[Direction] Rewrite the records below, changing every "which is nearest to" to "which lies nearest to" and leaving the rest unchanged.

[Material]
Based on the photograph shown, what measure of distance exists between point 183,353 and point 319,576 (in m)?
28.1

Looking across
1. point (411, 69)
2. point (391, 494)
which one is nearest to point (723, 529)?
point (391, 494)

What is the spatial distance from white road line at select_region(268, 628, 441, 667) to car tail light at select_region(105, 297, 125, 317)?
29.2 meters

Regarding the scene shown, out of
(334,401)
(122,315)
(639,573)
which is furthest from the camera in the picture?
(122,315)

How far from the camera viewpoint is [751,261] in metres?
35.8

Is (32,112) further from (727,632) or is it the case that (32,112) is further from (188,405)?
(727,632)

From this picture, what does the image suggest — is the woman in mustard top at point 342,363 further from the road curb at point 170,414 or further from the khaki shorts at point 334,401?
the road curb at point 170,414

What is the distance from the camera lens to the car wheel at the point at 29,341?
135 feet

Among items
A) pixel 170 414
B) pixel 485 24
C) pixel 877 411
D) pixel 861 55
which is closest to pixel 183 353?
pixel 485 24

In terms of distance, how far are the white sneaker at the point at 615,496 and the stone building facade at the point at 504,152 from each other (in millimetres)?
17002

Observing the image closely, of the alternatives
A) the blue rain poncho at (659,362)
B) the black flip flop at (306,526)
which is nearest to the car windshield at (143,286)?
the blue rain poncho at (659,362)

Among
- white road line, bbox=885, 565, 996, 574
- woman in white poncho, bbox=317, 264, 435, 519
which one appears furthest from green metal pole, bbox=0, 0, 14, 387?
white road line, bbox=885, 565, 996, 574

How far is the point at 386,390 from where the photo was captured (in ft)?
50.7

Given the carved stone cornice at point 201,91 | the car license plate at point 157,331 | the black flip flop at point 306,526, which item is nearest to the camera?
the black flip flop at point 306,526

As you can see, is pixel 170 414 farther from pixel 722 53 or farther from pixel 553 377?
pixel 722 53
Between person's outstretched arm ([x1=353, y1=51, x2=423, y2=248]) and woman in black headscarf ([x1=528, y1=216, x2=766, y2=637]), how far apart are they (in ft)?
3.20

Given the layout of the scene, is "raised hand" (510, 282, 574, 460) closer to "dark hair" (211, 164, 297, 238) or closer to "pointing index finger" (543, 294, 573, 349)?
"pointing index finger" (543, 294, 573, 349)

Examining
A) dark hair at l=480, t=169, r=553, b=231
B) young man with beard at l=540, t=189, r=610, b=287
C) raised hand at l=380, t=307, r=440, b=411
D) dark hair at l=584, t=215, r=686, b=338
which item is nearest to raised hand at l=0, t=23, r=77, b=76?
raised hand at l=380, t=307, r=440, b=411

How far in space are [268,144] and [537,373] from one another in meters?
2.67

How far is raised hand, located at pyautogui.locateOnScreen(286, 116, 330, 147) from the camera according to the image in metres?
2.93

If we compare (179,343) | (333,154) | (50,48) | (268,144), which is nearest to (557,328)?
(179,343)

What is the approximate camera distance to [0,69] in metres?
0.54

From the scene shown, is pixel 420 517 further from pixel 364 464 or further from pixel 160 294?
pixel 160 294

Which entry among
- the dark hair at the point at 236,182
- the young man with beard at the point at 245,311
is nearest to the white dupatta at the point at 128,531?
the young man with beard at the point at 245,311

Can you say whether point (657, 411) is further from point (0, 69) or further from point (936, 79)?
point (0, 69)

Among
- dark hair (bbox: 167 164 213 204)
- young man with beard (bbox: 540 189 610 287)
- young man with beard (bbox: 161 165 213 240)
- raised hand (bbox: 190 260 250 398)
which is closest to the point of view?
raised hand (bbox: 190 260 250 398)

[The answer]
Based on the photograph shown, what measure of distance exists between point 183,353 and point 319,576 (in m)?
28.1

Looking across
1. point (411, 69)
2. point (391, 494)
which one is nearest to point (723, 529)?
point (391, 494)

What is the spatial distance from white road line at select_region(268, 628, 441, 667) to car tail light at select_region(105, 297, 125, 317)?
29.2 meters

Regarding the scene shown, out of
(334,401)
(122,315)
(639,573)
which is furthest from the camera in the picture?
(122,315)

How far from the camera viewpoint is [751,261] in metres?
35.8

Is (32,112) further from (727,632) or is it the case that (32,112) is further from (188,405)?
(727,632)

From this picture, what does the image suggest — is the woman in mustard top at point 342,363 further from the road curb at point 170,414 or further from the khaki shorts at point 334,401?
the road curb at point 170,414

What is the distance from the camera lens to the car wheel at the point at 29,341?
135 feet

Among items
A) pixel 170 414
B) pixel 485 24
C) pixel 877 411
D) pixel 861 55
which is closest to pixel 183 353?
pixel 485 24

In terms of distance, how far are the white sneaker at the point at 615,496 and the stone building facade at the point at 504,152 from each other (in millimetres)?
17002

Observing the image closely, of the alternatives
A) the blue rain poncho at (659,362)
B) the black flip flop at (306,526)
which lies nearest to the car windshield at (143,286)?
the blue rain poncho at (659,362)

Among
- white road line, bbox=885, 565, 996, 574
- woman in white poncho, bbox=317, 264, 435, 519
which one appears furthest from green metal pole, bbox=0, 0, 14, 387?
white road line, bbox=885, 565, 996, 574

How far is the point at 386,390 from where the photo was captured (in ft)?
50.7

Given the carved stone cornice at point 201,91 | the car license plate at point 157,331 | the black flip flop at point 306,526, which item is nearest to the camera?
the black flip flop at point 306,526

As you can see, is pixel 170 414 farther from pixel 722 53 or farther from pixel 553 377?
pixel 722 53
Between person's outstretched arm ([x1=353, y1=51, x2=423, y2=248]) and woman in black headscarf ([x1=528, y1=216, x2=766, y2=637]), how far apart are they (in ft)?
3.20

Given the layout of the scene, is "raised hand" (510, 282, 574, 460) closer to "dark hair" (211, 164, 297, 238) or closer to "pointing index finger" (543, 294, 573, 349)?
"pointing index finger" (543, 294, 573, 349)

Examining
A) dark hair at l=480, t=169, r=553, b=231
B) young man with beard at l=540, t=189, r=610, b=287
C) raised hand at l=380, t=307, r=440, b=411
D) dark hair at l=584, t=215, r=686, b=338
which item is nearest to raised hand at l=0, t=23, r=77, b=76?
raised hand at l=380, t=307, r=440, b=411

How far in space are [268,144] and [537,373] from one another in meters?
2.67

How far is raised hand, located at pyautogui.locateOnScreen(286, 116, 330, 147) from the camera according to the image in metres?
2.93

If we compare (179,343) | (333,154) | (50,48) | (268,144), which lies nearest to (557,328)?
(179,343)

What is the approximate camera distance to [0,69] in metres?
0.54

From the scene shown, is pixel 420 517 further from pixel 364 464 or further from pixel 160 294?
pixel 160 294

Which entry among
- the dark hair at the point at 236,182
- the young man with beard at the point at 245,311
is nearest to the white dupatta at the point at 128,531?
the young man with beard at the point at 245,311

Can you say whether point (657, 411) is further from point (0, 69) or further from point (936, 79)?
point (0, 69)

Among
- dark hair (bbox: 167 164 213 204)
- young man with beard (bbox: 540 189 610 287)
- young man with beard (bbox: 161 165 213 240)
- raised hand (bbox: 190 260 250 398)
which is closest to the point of view?
raised hand (bbox: 190 260 250 398)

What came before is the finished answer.